Data provided:
[Start of Attachment]
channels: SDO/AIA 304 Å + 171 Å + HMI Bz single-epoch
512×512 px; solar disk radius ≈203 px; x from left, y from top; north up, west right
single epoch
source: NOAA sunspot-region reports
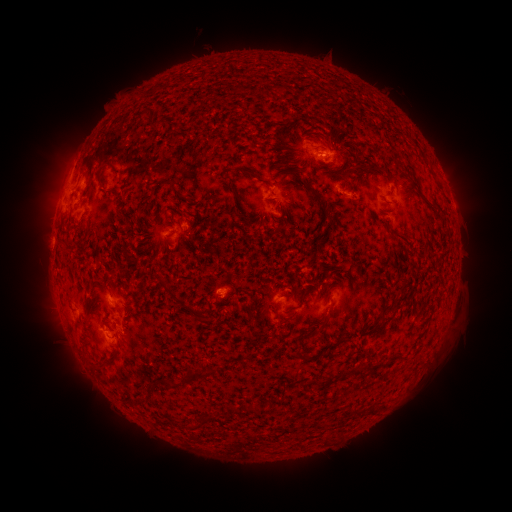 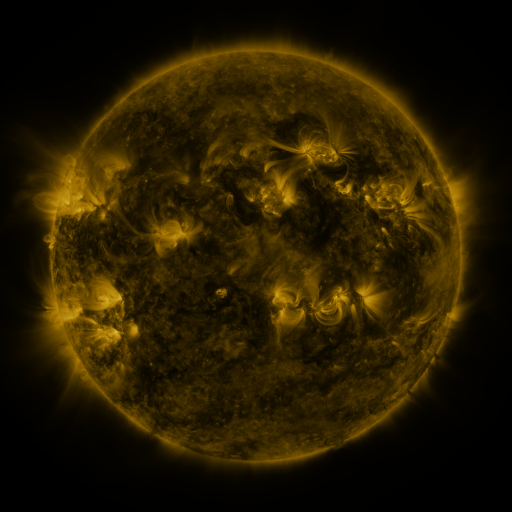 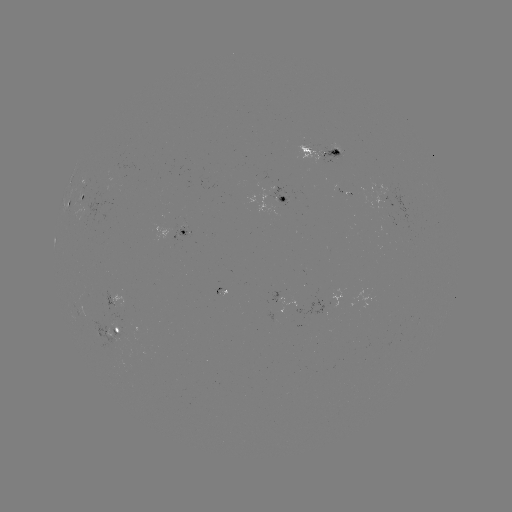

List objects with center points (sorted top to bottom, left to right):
[End of Attachment]
Exercise:
Return, exactly as they stand, all of the lines above, but not the pictures.

Response for this exercise:
channels: SDO/AIA 304 Å + 171 Å + HMI Bz single-epoch
512×512 px; solar disk radius ≈203 px; x from left, y from top; north up, west right
single epoch
source: NOAA sunspot-region reports

List objects with center points (sorted top to bottom, left to right):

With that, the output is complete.